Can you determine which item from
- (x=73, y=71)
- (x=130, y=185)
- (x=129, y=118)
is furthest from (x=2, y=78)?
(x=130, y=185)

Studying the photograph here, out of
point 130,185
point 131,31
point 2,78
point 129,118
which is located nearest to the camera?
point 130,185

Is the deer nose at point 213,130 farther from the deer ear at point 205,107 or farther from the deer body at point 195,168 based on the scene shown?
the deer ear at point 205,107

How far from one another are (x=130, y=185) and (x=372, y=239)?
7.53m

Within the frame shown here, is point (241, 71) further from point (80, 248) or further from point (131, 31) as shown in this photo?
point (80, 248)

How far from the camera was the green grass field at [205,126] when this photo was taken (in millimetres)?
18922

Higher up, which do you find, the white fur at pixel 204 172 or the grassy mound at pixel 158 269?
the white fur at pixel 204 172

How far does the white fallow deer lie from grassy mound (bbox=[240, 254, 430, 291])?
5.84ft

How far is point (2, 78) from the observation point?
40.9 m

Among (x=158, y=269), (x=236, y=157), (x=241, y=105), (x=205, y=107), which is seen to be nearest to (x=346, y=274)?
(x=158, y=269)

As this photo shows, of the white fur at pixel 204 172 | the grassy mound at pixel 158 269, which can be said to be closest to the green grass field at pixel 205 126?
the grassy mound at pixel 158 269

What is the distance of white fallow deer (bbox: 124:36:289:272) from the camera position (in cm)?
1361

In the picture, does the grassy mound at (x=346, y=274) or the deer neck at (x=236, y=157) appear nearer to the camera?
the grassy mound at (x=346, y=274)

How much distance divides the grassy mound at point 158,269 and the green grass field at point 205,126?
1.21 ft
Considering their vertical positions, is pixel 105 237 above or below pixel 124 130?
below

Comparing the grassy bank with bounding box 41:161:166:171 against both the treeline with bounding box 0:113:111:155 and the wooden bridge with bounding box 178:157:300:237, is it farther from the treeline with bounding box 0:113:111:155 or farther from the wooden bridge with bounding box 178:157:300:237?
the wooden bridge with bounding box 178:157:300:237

### Given task
Write out the items above without any change, from the line containing "Studying the photograph here, out of" through the end of the items, both ends included.

### Output of the exercise
Studying the photograph here, out of
point 130,185
point 131,31
point 2,78
point 129,118
which is located nearest to the camera?
point 130,185

Is the deer nose at point 213,130 farther from the deer ear at point 205,107 or farther from the deer body at point 195,168 based on the scene shown?
the deer ear at point 205,107

How far from one another are (x=130, y=185) and (x=372, y=239)?
7.53m

Within the frame shown here, is point (241, 71) further from point (80, 248) or further from point (131, 31) as shown in this photo?
point (80, 248)

How far from the camera was the green grass field at [205,126] when this photo was taken (in millimetres)?
18922

Higher up, which do you find, the white fur at pixel 204 172 or the grassy mound at pixel 158 269?
the white fur at pixel 204 172

How far does the white fallow deer lie from grassy mound (bbox=[240, 254, 430, 291])?
5.84ft

How far is point (2, 78) from the observation point?
40.9 m

Among (x=158, y=269), (x=236, y=157), (x=241, y=105), (x=205, y=107), which is seen to be nearest to (x=346, y=274)?
(x=158, y=269)

As this photo shows, of the white fur at pixel 204 172 | the grassy mound at pixel 158 269, which can be said to be closest to the green grass field at pixel 205 126?
the grassy mound at pixel 158 269

What is the distance of white fallow deer (bbox: 124:36:289:272) from the camera position (in cm)?
1361

In the picture, does the grassy mound at (x=346, y=274) or the deer neck at (x=236, y=157) appear nearer to the camera?
the grassy mound at (x=346, y=274)

How much distance divides the grassy mound at point 158,269 and the green grass field at point 205,126?
1.21 ft
Considering their vertical positions, is pixel 105 237 above or below pixel 124 130?
below

Comparing the grassy bank with bounding box 41:161:166:171 against both the treeline with bounding box 0:113:111:155 and the wooden bridge with bounding box 178:157:300:237, is it farther from the treeline with bounding box 0:113:111:155 or farther from the wooden bridge with bounding box 178:157:300:237?
the wooden bridge with bounding box 178:157:300:237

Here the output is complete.